In-memory key hygiene
Keys exist in RAM only while a vault is open. Farewell bounds and scrubs that exposure with the standard defences — and is honest about the line past which no user-space program can reach.
| Live master key | held in an mlock-pinned buffer (SecureBuffer) |
| Anti-swap | mlock(2) — key pages aren't written to swap (best-effort) |
| On lock / drop | zeroized: master key, derived keys, AEAD keys |
| Transient secrets | passphrase & wrapping keys wiped immediately after use |
| Wipe primitive | zeroize crate — volatile writes + compiler fence |
“How do you verify the wipe is effective?” The part that can be guaranteed is at the compiler level: the zeroize crate overwrites secrets with volatile writes plus a compiler fence, so the optimizer cannot quietly drop the zeroing the way it can with a naïve memset on memory that's about to be freed. That crate is widely used and audited, and you can confirm it by reading the source. Keys are also mlocked, so they never reach swap where they would outlive the process. What no user-space program can fully guarantee is the rest of the machine — a hibernation image, kernel page copies, CPU registers and stack spills, or the passphrase as it briefly transits the OS text field and USB stack. We mitigate (mlock against swap, zeroize-on-drop, auto-lock to shrink the window) and we disclose the limit rather than claim a perfection no one can deliver.
And we test it, in CI. A regression test seeds a key buffer with a known sentinel, drops it, and asserts the backing store is all-zero afterwards. To do this soundly — reading freed memory would itself be undefined behaviour — the snapshot is taken from inside the allocator's dealloc, while the memory is still live, and it watches one specific allocation rather than scanning the whole heap (so there are no false positives from transient copies). Removing the wipe makes the test fail immediately, so a future change can't silently drop it. This guards the part that's actually at risk — a key copy escaping the buffer, or a missing wipe — not the OS-level limits above, which no test can reach.

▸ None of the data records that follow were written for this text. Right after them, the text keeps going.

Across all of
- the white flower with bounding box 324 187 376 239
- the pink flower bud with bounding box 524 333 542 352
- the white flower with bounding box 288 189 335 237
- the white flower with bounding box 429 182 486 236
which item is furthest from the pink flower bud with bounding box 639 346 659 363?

What Farewell deliberately does not do
- No network connection of any kind — no telemetry, no license server, no “phone home”.
- No passphrase recovery, master key, or escrow.
- No plaintext metadata, filenames, or sizes leaked on disk.
- No decrypted copies written to disk while you view files.
Threat model
Encryption is only as useful as the threats it actually addresses. Here is the honest scope — what Farewell is built to defeat, and what it cannot.
What it protects
- Data at rest. A locked vault is unintelligible without your passphrase (and hardware key, if you set one).
- Offline theft or seizure of the file. A stolen laptop, an imaged disk, a copied USB stick, a cloud backup of the vault — all useless to whoever holds them.
- Tampering. Any modification to the file is detected on open (AEAD authentication).
- “Harvest now, decrypt later.” Content is sealed with a 256-bit symmetric key, beyond the reach of any foreseeable quantum attack.
- Compelled disclosure from us. There is no recovery key, no server, no backdoor — nothing we can be forced to hand over.
What it does not protect
- An unlocked vault. Once open, its contents are in the clear for that session — anyone at your unlocked machine sees what you see.
- Malware running under your account. Code with your privileges can read what you can read; encryption can't fence off your own user.
- Screen capture and keyloggers. A compromised OS, keyboard, or screen recorder captures your passphrase and your plaintext as you type and view them.
- A machine compromised while in use. mlock and zeroize raise the bar against cold-boot and swap forensics, but a live, rooted system is out of scope.
- Coercion of you. Farewell helps you avoid revealing that a vault exists; it is a mitigation, not a guarantee against an adversary who can compel you.
The short version: Farewell protects the file, not the live machine. Keep the vault locked when you're not using it, and run it on a device you trust.